It is really not too uncommon for me to drift off into a daydream when things are slow at work. And when things slow down late on a Friday afternoon, then watch out. As was the case today, when my subconscious cooked up this little dialogue between Jesus and St. Peter happening somewhere in Heaven:
SP: ...So, you know Tim as been quite devout lately...
JC: Yeah..., er, yeah, I guess...
SP: You guess? He's organized a Bible study for some of the people at his office, and he's leading the food drive this weekend....
JC: I know....I mean, I've heard....It's just that.....
SP: What are you talking about?
JC: It's just that sometimes...sometimes, I don't know if I actually believe in Tim...
SP: Jesus Christ, what are you saying? Look at all Tim has done for you!
JC: Yeah, well my Father raised me to love Tim, and I guess most my friends believe in him...it's just that I've been doing a lot of thinking lately, and, er....taking other people's word that Tim is there just doesn't do it anymore. I want to think for myself, and when I do, I'm just not sure...
SP: I can't believe my ears! The Son of God: an a-
Timist!
JC: No, no, I'm not an a-
Timist...I guess maybe I'm more agnostic...
SP: How can you say that?
You died for
Tim's sins!
JC: Yeah, I know, I know.

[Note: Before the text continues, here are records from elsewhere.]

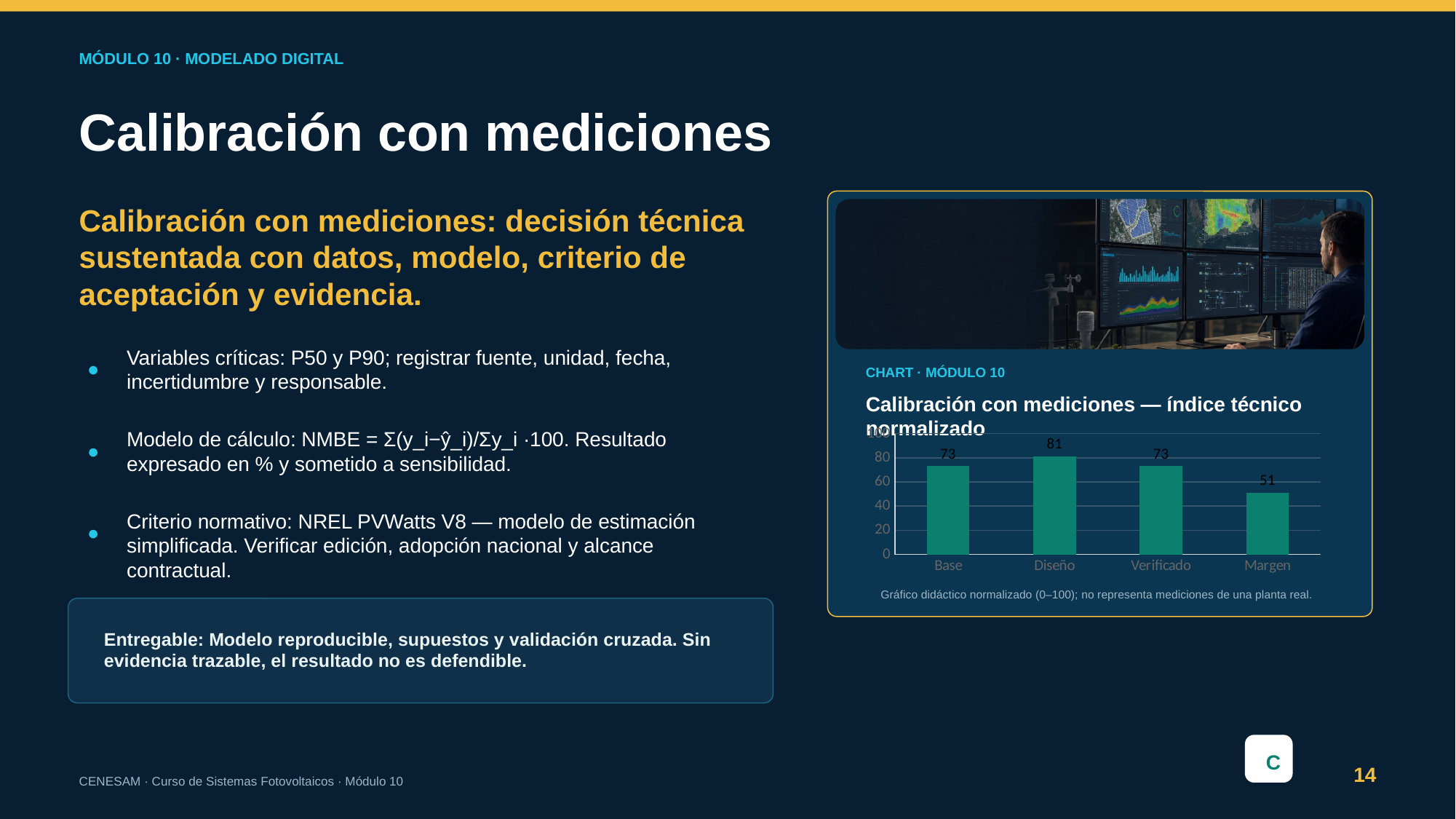
What is the difference between the values for Diseño and Margen? 30 What is the value for Base? 73 What is the value for Diseño? 81 How many categories are shown on the x axis? 4 What is the title of the chart? Calibración con mediciones — índice técnico normalizado What is the value for Margen? 51 What kind of chart is shown on the slide? Bar chart What is the value for Verificado? 73 What is the difference between the values for Diseño and Base? 8 Which category has the highest value? Diseño Which is larger, the value for Verificado or the value for Margen? Verificado Which category has the lowest value? Margen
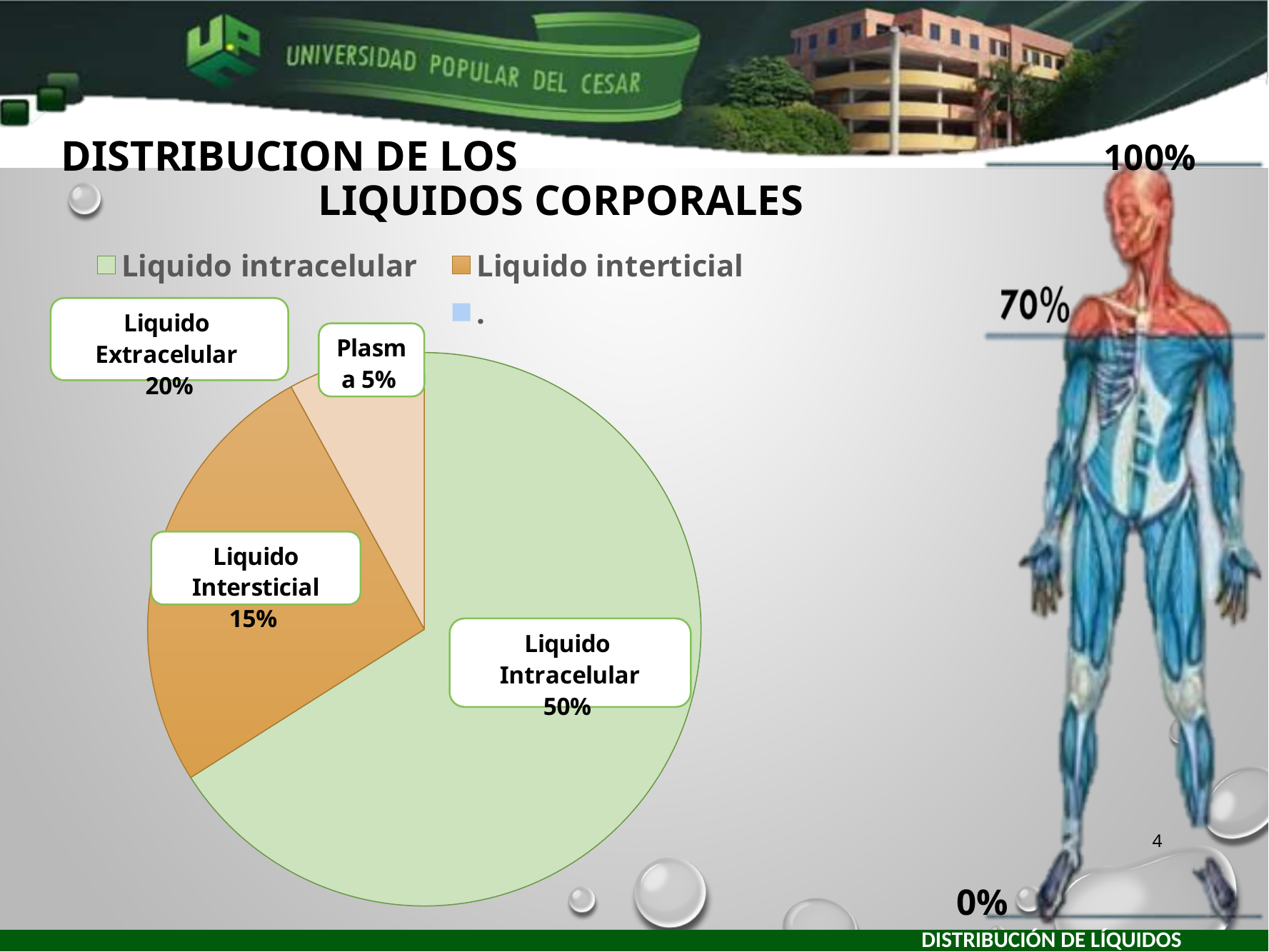
What is the difference between the Liquido Intracelular and Liquido Intersticial percentages? 35% Which slice of the pie chart is the largest? Liquido Intracelular What percentage is shown for Plasma in the pie chart? 5% What percentage is shown for Liquido Intracelular in the pie chart? 50% What percentage is shown for Liquido Intersticial in the pie chart? 15% Which slice of the pie chart is the smallest? Plasma What is the difference between the Liquido Intersticial and Plasma percentages? 10% What percentage is given for Liquido Extracelular on the slide? 20% What colour is the Liquido Intracelular slice in the pie chart? green What kind of chart is shown on the slide? pie chart How many slices does the pie chart have? 3 Which is larger, Liquido Intersticial or Plasma? Liquido Intersticial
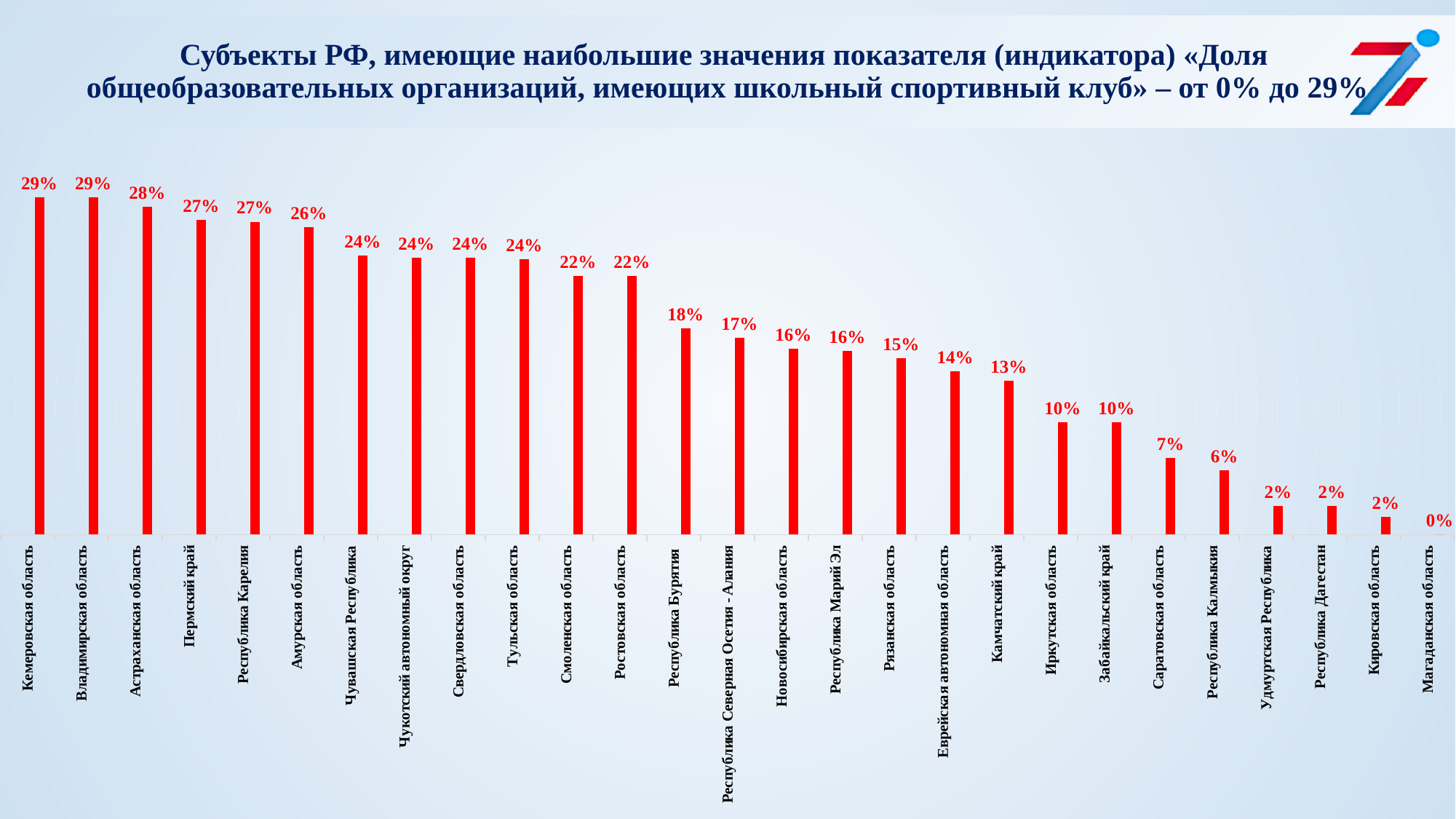
Do the values rise or fall from left to right along the x axis? Fall What is the value for Саратовская область? 7% Which is larger, the value for Иркутская область or the value for Рязанская область? Рязанская область What kind of chart is shown on the slide? Bar chart What is the value for Пермский край? 27% Which category has the lowest value? Магаданская область What is the value for Камчатский край? 13% Which is larger, the value for Амурская область or the value for Тульская область? Амурская область What is the value for Республика Бурятия? 18% What is the difference between the values for Новосибирская область and Республика Калмыкия? 10% How many categories are shown on the chart? 27 What is the difference between the values for Астраханская область and Ростовская область? 6%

But I mean, even though I
did it, deep down I don't know if I
believed I was dying for Tim...
SP: But Tim spends so much time in prayer...that's time that he and you spend
together.
JC: Yeah, well sometimes on the path of life, when me and Tim are "together," it's like I glance back and I only see one set of footprints....
SP: Jesus, my friend, those are the times that Tim was
carrying you...
JC: Wait, I thought those were the times that I was carrying
him....
SP: Oh yeah, or something like that.....
Anyway, that's about the time I snapped out of it and got back to reality. Have a great weekend!